- _TEXTE PROPOSÉ_:

>>>>

IV. Une science moderne se fonde
sur la binarité : par le dualisme (la scission sujet-objet) d’une part,
par le couple logique sujet-prédicat (S-P) d’autre part. NB :
« sujet », dans le premier cas, désigne l’observateur ; et dans
le deuxième cas ce dont il s’agit, le prédicat étant ce que l’on en dit. Cette double
binarité se fonde elle-même sur le principe logique du tiers exclu (en
anglais : the law of excluded middle) :
on peut avoir ou bien affirmation (A) ou bien négation (non-A), mais pas binégation
(ni A ni non-A), ni biaffirmation (à la fois A et non-A). Déjà Platon excluait
la chôra du sain raisonnement, car
cette empreinte-matrice est d’un « troisième et autre genre » (triton allo genos τρίτον ἄλλο γένος).
D’où l’opposition moderne entre le subjectif et l’objectif, la nature et la
culture, le hasard et la nécessité, etc. Il va sans dire que ce binarisme
s’illustre aujourd’hui dans le calcul binaire (0 et 1) des systèmes
électroniques.
V. Une science transmoderne se
fonde au contraire sur le principe du tiers inclus[9],
c’est-à-dire sur le tétralemme : 1. Affirmation (A) ; 2. négation
(non-A) ; 3. binégation (ni A ni non-A) ; 4. biaffirmation (à la fois
A et non-A), et corrélativement sur la ternarité logique S-I-P (sujet-interprétation-prédicat).
D’où la prise en compte des intermédiaires entre le subjectif et l’objectif (le trajectif), la nature
et la culture (le médial, ou mésologique), le hasard et la nécessité (la
contingence), etc. Sans inclure le tiers, impossible de saisir la réalité
concrescente des milieux vivants, et a
fortiori celle des milieux humains, dont le symbole (où A est toujours
aussi non-A) est, avec la technique (qui transforme matériellement A en non-A), l’une des deux conditions
spécifiques[10].

<<<<

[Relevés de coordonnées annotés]
>>>>

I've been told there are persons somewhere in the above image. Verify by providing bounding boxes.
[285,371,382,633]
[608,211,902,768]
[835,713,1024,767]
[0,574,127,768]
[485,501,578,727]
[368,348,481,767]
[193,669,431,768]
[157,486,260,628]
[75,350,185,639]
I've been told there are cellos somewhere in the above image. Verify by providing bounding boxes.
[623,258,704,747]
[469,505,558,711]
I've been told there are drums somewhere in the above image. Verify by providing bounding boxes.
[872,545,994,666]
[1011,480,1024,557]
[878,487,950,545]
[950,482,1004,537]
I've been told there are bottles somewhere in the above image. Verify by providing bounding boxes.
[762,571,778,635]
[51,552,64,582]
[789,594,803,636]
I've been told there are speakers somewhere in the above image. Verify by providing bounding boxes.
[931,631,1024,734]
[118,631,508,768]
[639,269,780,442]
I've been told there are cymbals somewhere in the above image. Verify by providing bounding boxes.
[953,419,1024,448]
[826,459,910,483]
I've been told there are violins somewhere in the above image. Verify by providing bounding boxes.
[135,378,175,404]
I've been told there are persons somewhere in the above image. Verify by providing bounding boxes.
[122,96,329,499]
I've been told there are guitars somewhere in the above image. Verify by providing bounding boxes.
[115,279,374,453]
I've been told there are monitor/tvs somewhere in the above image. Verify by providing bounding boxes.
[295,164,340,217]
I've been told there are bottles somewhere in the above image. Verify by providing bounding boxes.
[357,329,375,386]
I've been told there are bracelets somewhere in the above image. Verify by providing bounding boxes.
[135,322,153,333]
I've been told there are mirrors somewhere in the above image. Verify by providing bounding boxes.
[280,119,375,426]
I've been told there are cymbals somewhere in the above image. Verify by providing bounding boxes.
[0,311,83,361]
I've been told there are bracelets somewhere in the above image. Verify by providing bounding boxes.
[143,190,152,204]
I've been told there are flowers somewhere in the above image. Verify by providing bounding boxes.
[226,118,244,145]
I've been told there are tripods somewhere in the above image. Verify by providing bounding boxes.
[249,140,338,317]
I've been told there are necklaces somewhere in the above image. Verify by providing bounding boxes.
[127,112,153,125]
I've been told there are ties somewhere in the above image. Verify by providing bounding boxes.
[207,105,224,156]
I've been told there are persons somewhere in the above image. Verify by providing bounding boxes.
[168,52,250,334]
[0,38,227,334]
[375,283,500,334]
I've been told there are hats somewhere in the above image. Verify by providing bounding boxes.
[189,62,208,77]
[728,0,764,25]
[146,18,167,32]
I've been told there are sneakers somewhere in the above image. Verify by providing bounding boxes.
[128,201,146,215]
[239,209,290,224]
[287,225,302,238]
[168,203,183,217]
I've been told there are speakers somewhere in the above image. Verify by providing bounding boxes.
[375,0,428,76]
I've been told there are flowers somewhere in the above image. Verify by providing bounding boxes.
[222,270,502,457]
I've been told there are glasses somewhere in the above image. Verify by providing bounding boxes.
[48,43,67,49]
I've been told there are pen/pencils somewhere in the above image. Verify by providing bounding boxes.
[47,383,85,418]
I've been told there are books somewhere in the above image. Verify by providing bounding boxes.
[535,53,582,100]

<<<<

- _EXERCICES_:
(a) Recopie le texte proposé de « V. Une science transmoderne » à « logique S-I-P (sujet-interprétation-prédicat). » en changeant « tétralemme » en « quadrilemme ».
(b) Réponds à ces questions d'après le texte proposé :
(i) Sur quel principe logique se fonde la double binarité de la science moderne ?
(ii) Quel terme désigne l'intermédiaire entre le subjectif et l'objectif ?
(iii) Dans quoi le binarisme s'illustre-t-il aujourd'hui ?
Ces données ne sont pas nécessaires.

- _RÉPONSES PAR EXERCICE_:
(a)
V. Une science transmoderne se
fonde au contraire sur le principe du tiers inclus[9],
c’est-à-dire sur le quadrilemme : 1. Affirmation (A) ; 2. négation
(non-A) ; 3. binégation (ni A ni non-A) ; 4. biaffirmation (à la fois
A et non-A), et corrélativement sur la ternarité logique S-I-P (sujet-interprétation-prédicat).

(b)
(i) Sur le principe du tiers exclu.
(ii) Le trajectif.
(iii) Dans le calcul binaire (0 et 1) des systèmes électroniques.